Tip #3 Celebrate your wins

That is the big piece that we need to remember. The best way to change the mindset over depression is to be kind and to cheer ourselves on, to motivate ourselves, to celebrate when you make a baby step. I celebrate you if you’re making baby steps. Even listening to this right now, I celebrate you. You’re investing in your well-being. We want to make sure we’re cheering you on. I call it the kind coach. It’s the voice that says, “You can do it. Just a little more. Keep going. I believe in you. Just a little more. What would be right for you? What do you need?” It takes into consideration that, of course, you’re going to have challenges. But when you have challenges, it’s there to say, “What can we do to strategize? Maybe we need to rethink this. How can we rethink this in a way that makes it possible for you just to get back on track?” Baby steps at a time.

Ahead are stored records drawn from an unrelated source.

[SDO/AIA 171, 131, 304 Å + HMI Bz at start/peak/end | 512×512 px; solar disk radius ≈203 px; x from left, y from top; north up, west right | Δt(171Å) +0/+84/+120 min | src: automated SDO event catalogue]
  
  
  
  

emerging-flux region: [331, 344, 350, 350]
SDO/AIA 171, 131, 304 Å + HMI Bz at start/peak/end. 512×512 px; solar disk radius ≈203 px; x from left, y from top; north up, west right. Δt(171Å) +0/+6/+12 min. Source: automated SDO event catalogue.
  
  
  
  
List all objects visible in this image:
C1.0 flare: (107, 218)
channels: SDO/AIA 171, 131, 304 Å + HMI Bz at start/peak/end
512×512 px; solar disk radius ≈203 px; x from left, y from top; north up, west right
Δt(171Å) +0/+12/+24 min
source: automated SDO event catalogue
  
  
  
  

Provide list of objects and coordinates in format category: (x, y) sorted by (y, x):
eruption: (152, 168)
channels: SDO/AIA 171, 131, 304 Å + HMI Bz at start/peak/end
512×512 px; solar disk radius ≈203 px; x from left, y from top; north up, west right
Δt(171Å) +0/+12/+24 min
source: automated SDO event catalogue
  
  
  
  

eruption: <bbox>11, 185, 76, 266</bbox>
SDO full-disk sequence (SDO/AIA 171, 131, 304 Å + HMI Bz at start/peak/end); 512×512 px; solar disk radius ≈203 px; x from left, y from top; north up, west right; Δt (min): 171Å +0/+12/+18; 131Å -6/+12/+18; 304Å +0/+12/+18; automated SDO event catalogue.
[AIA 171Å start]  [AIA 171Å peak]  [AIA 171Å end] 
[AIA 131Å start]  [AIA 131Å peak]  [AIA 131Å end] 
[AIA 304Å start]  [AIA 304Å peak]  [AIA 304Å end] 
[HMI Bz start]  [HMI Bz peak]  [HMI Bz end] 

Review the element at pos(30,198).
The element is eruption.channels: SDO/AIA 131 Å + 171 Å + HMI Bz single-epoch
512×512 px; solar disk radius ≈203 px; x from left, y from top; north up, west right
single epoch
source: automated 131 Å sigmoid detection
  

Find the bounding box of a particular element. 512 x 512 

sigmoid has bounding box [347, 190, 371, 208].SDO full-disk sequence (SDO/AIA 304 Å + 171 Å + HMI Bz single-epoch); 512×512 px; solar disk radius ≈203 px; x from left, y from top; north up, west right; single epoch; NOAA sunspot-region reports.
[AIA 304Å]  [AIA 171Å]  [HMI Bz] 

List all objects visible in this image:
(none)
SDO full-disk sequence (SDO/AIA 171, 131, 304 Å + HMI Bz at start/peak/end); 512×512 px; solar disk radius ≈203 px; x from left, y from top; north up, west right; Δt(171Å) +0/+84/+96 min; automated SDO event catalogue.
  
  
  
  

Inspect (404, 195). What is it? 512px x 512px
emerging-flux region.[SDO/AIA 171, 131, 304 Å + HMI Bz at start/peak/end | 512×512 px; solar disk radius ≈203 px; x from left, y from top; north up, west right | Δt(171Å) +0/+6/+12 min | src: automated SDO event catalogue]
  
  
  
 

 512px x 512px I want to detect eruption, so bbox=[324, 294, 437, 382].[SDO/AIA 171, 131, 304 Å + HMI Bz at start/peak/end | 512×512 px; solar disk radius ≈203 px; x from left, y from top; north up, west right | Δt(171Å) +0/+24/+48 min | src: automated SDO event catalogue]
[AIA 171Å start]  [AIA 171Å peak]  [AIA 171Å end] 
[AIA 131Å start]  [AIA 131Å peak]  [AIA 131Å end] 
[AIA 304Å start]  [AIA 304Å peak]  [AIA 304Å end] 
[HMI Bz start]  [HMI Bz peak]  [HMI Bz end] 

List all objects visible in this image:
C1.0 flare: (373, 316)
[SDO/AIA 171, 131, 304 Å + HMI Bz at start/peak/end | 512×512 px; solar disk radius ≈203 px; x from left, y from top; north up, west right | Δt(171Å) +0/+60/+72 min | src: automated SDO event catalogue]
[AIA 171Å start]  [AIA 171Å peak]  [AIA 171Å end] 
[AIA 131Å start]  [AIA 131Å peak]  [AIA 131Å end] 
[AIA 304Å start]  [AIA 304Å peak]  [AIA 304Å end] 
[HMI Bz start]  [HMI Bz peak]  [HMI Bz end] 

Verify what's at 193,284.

I hope that was helpful. I really wanted to go over and really reinforce to you and hopefully get you to see that depression is a wire and depression is lying to you. A big part of that is you recognizing and being aware and observing and catching when it lies to you and having skills so that you can talk back to it, change the way you respond so that you’re not contributing and making the depression stronger. 

Have a wonderful day. You guys always know, I’m always going to say it is a beautiful day to do hard things. I hope that this was helpful and I hope you have a wonderful day.